TASK DESCRIPTION - From the line with "New Zealand, site" to the final line of the records, every line is to be duplicated exactly, both of those lines included.

SUPPLIED DATA -
################
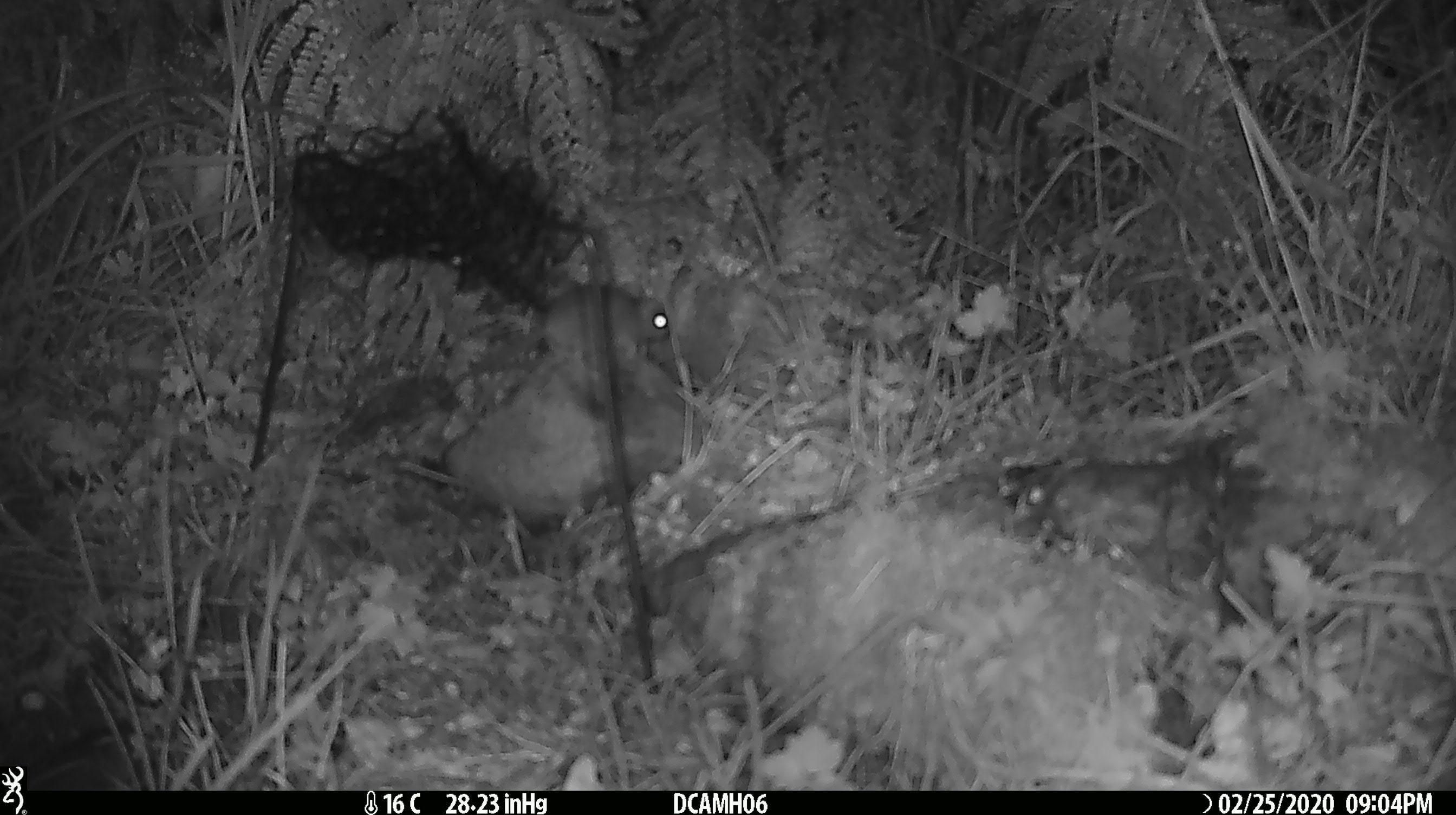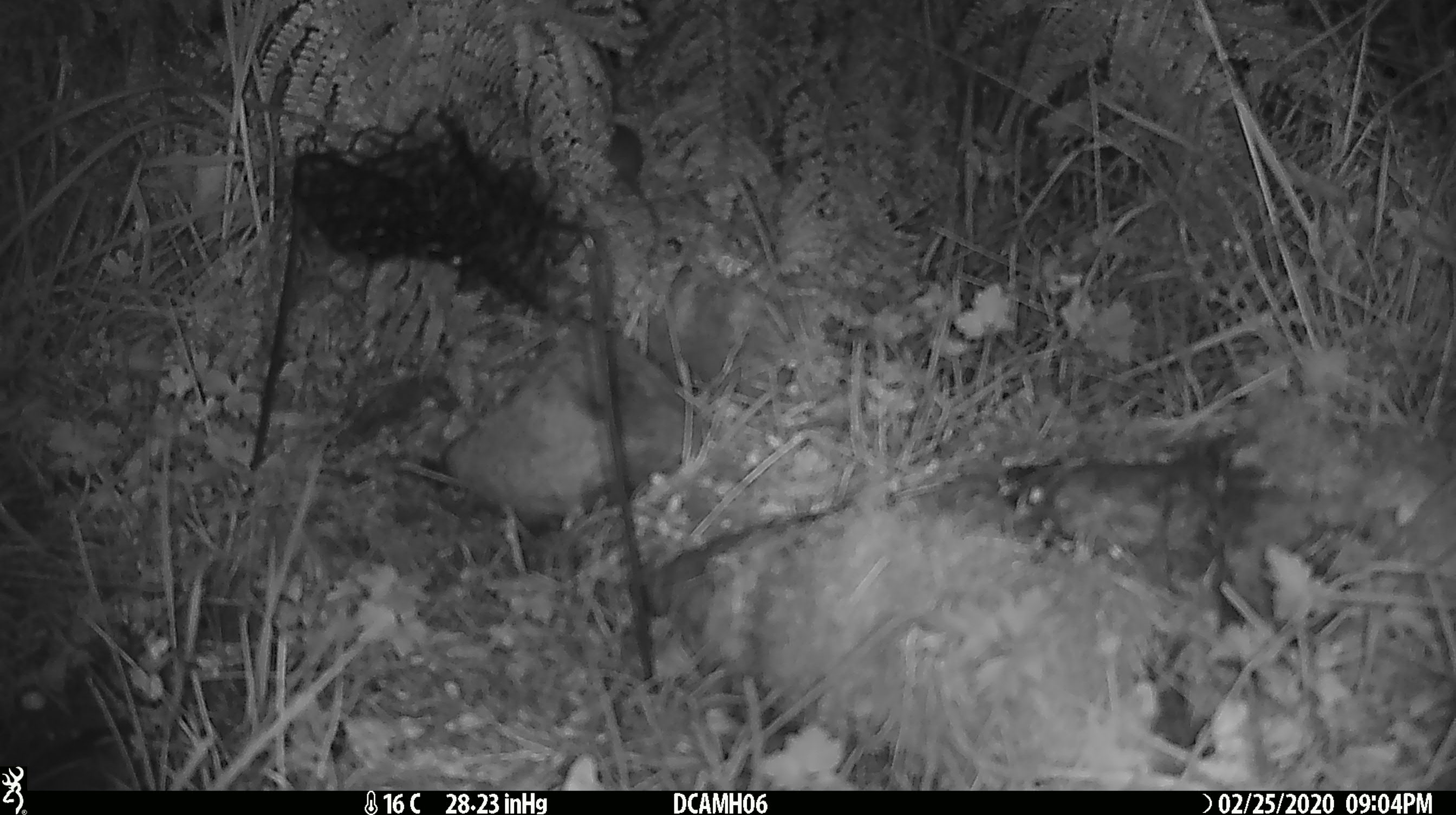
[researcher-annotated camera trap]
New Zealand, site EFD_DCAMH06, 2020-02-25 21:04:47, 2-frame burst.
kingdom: Animalia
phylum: Chordata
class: Mammalia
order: Rodentia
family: Muridae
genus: Mus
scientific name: Mus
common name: mouse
Mouse (Mus).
################
OUTPUT FOR THIS EXERCISE -
New Zealand, site EFD_DCAMH06, 2020-02-25 21:04:47, 2-frame burst.
kingdom: Animalia
phylum: Chordata
class: Mammalia
order: Rodentia
family: Muridae
genus: Mus
scientific name: Mus
common name: mouse
Mouse (Mus).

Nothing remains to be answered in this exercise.